Floating-Point Numbers

A floating-point number is a finite computer representation of a real number.

It can store many useful values, but not all real values.

real numberrounded to stored value
Floating-point numbers store nearby representable values, not every real number.

Approximation

Some decimal numbers do not have an exact floating-point representation.

That means a computer may store a nearby value instead.

This is usually fine, but repeated operations can accumulate small errors.

For example, a decimal such as 0.1 may be stored as a nearby binary floating-point value. The stored value is close enough for many uses, but it is not the same as exact real arithmetic.

Precision and Range

A floating-point format has two practical limits:

  • precision: how many significant digits can be represented
  • range: how large or tiny a number can be before overflow or underflow appears

Smaller formats use less memory and can be faster, but they have less precision and often less range.

ML Reading

Deep learning uses many floating-point formats. Larger formats usually give more precision. Smaller formats use less memory and can be faster.

The tradeoff is speed and memory versus numerical accuracy.

This is why numerical code often compares floating-point results with a tolerance instead of exact equality. If two computations are mathematically the same but take different rounded paths, their stored results can differ slightly.

MATH-C08-T02-001Exercise: Read the idea

If a computer cannot store a real number exactly, does it usually store a nearby representable value?

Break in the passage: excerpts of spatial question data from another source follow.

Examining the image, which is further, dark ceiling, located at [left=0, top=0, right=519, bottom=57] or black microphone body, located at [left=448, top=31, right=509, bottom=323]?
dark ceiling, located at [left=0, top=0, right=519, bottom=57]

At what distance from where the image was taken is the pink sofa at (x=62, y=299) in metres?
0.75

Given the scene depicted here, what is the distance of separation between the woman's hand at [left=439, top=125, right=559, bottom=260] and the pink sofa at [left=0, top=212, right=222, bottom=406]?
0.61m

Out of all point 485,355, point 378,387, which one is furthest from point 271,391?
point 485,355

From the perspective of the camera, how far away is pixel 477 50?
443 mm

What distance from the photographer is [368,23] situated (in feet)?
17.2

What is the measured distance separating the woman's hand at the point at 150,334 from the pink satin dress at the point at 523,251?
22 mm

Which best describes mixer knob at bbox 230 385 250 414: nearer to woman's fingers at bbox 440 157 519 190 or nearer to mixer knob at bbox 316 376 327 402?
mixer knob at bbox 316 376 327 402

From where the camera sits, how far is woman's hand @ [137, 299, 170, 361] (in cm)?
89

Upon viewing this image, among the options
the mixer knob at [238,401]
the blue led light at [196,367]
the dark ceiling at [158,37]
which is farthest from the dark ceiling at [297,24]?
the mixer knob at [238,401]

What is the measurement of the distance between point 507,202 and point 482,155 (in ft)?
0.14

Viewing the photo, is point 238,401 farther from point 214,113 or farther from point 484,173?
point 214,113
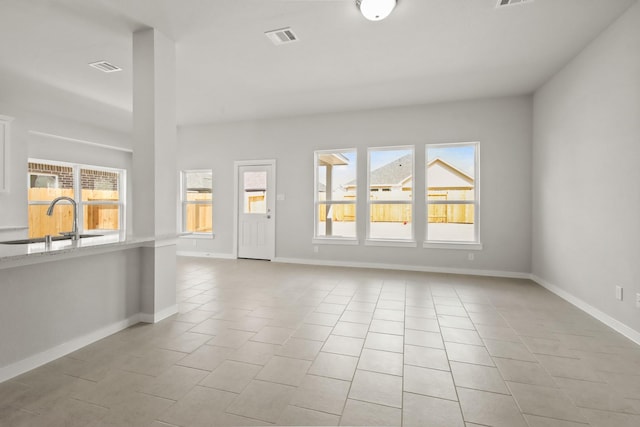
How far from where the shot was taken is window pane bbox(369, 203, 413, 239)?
557 cm

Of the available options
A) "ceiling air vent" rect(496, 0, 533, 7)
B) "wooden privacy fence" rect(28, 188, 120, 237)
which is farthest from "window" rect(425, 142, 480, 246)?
"wooden privacy fence" rect(28, 188, 120, 237)

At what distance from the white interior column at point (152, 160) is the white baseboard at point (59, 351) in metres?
0.26

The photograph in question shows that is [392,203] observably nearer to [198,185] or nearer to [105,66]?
[198,185]

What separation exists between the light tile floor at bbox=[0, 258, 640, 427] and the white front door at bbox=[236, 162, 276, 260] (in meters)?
2.72

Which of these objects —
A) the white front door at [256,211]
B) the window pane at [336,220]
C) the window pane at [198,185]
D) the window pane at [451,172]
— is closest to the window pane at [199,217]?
the window pane at [198,185]

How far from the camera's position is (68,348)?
2.41m

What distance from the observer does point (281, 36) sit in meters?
3.21

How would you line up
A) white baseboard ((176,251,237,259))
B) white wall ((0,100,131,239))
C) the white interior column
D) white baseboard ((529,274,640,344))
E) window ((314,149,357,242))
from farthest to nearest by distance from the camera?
white baseboard ((176,251,237,259)), window ((314,149,357,242)), white wall ((0,100,131,239)), the white interior column, white baseboard ((529,274,640,344))

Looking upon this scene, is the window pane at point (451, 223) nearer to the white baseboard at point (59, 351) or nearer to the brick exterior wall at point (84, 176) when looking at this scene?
the white baseboard at point (59, 351)

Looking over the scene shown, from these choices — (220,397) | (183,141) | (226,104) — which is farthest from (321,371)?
(183,141)

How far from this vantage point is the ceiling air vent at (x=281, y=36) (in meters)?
3.11

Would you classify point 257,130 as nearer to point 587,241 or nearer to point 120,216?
point 120,216

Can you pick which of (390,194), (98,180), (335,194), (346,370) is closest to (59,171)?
(98,180)

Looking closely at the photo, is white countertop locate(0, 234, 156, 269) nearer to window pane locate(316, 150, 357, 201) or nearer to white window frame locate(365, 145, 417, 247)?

Enter 1 for yes, 0 for no.

Compute it first, then check your number.

Hint
Floating point is finite.
Solution

Yes. It stores a nearby representable value. Enter 1. Floating point has only finitely many stored values, so many real numbers must be rounded to a nearby one.

MATH-C08-T02-002Exercise: Exact or approximate

Is floating-point arithmetic the same as exact real-number arithmetic?

Answer it first, then check.

Hint

Floating point stores finite approximations.

Solution

No. Floating point approximates many real numbers and uses finite precision. That means two mathematically equivalent computation paths can differ slightly after rounding.

MATH-C08-T02-003Exercise: Read a precision tradeoff

Do smaller floating-point formats usually save memory?

Answer it first, then check.

Hint

Smaller formats store fewer bits per number.

Solution

Yes. Smaller formats use fewer bits per value, so they usually save memory.

MATH-C08-T02-004Exercise: Name the two limits

Which limit is about how large or tiny a stored number can be: precision or range?

Answer it first, then check.

Hint

Precision is about significant digits.

Solution

Range is about how large or tiny a number can be before the format fails to represent it well.

MATH-C08-T02-005Exercise: Use tolerance when comparing

Enter 1 if floating-point results are often compared with a tolerance instead of exact equality.

Compute it first, then check your number.

Hint

Think about two computations that round intermediate values differently.

Solution

Enter 1. Floating-point values can differ by tiny rounding errors, so code often checks whether values are close enough instead of exactly equal.

Before Moving On

Floating point is useful approximation, not exact real arithmetic.